- **Consigne 1**
Relevez à l'identique chaque ligne des enregistrements de raisonnement visuo-spatial ci-dessous, en laissant les images de côté, s'il vous plaît.

- **Texte cité**
Zoïca Haxho : du Bolchoï à Prima Ballerina du Ballet Albanais

Son arabesque semble suspendue dans le temps, une ligne parfaite reliant terre et ciel, tandis que son regard, fier et concentré, incarne la discipline et l’engagement. À travers ses mouvements empreints de grâce et d’émotion, Zoïca n’exprimait pas seulement une technique parfaite, mais une véritable poésie en mouvement. Ce n’est sans doute pas un hasard si son fils, héritier de cet univers artistique, est lui-même poète, poursuivant sous une autre forme la quête de beauté et de vérité qui habitait sa mère.

Klara Buda
Zoïca Haxho au Théâtre Bolchoï, courtoisie d’Emil Asdurian.

- **Consigne 2**
Répondez aux questions suivantes sur le texte consacré à Zoïca Haxho :
(a) Quel titre le titre du texte lui donne-t-il au Ballet albanais ?
(b) Quelle activité son fils exerce-t-il ?
(c) Selon la légende, de qui vient la photo au Théâtre Bolchoï ?

[Items de raisonnement visuo-spatial]

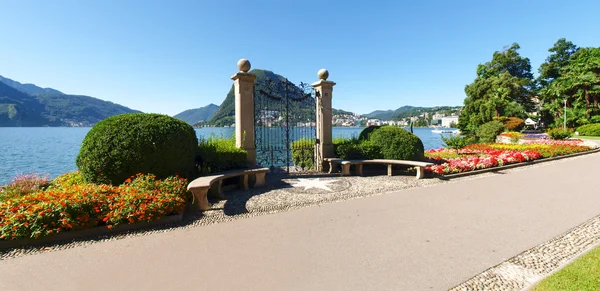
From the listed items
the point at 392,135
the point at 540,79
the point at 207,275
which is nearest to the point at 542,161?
the point at 392,135

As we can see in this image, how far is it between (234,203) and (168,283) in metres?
3.11

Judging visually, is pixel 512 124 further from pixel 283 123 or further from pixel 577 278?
pixel 577 278

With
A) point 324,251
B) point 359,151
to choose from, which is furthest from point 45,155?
point 324,251

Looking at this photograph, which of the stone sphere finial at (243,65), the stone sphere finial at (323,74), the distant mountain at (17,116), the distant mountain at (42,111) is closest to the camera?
the stone sphere finial at (243,65)

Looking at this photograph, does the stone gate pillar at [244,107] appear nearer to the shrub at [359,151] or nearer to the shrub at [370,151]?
the shrub at [359,151]

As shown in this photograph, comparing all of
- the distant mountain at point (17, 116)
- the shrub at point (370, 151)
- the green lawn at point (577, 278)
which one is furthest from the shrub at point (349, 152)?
the distant mountain at point (17, 116)

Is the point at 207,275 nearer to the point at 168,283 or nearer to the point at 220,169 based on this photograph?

- **Réponse rédigée 1**
From the listed items
the point at 392,135
the point at 540,79
the point at 207,275
which is nearest to the point at 542,161?
the point at 392,135

As we can see in this image, how far is it between (234,203) and (168,283) in metres?
3.11

Judging visually, is pixel 512 124 further from pixel 283 123 or further from pixel 577 278?
pixel 577 278

With
A) point 324,251
B) point 359,151
to choose from, which is furthest from point 45,155?
point 324,251

Looking at this photograph, which of the stone sphere finial at (243,65), the stone sphere finial at (323,74), the distant mountain at (17,116), the distant mountain at (42,111) is closest to the camera?
the stone sphere finial at (243,65)

Looking at this photograph, does the stone gate pillar at [244,107] appear nearer to the shrub at [359,151] or nearer to the shrub at [370,151]?
the shrub at [359,151]

As shown in this photograph, comparing all of
- the distant mountain at point (17, 116)
- the shrub at point (370, 151)
- the green lawn at point (577, 278)
which one is furthest from the shrub at point (349, 152)?
the distant mountain at point (17, 116)

Is the point at 207,275 nearer to the point at 168,283 or nearer to the point at 220,169 based on this photograph?

- **Réponse rédigée 2**
(a) Prima Ballerina.
(b) Il est poète.
(c) D'Emil Asdurian.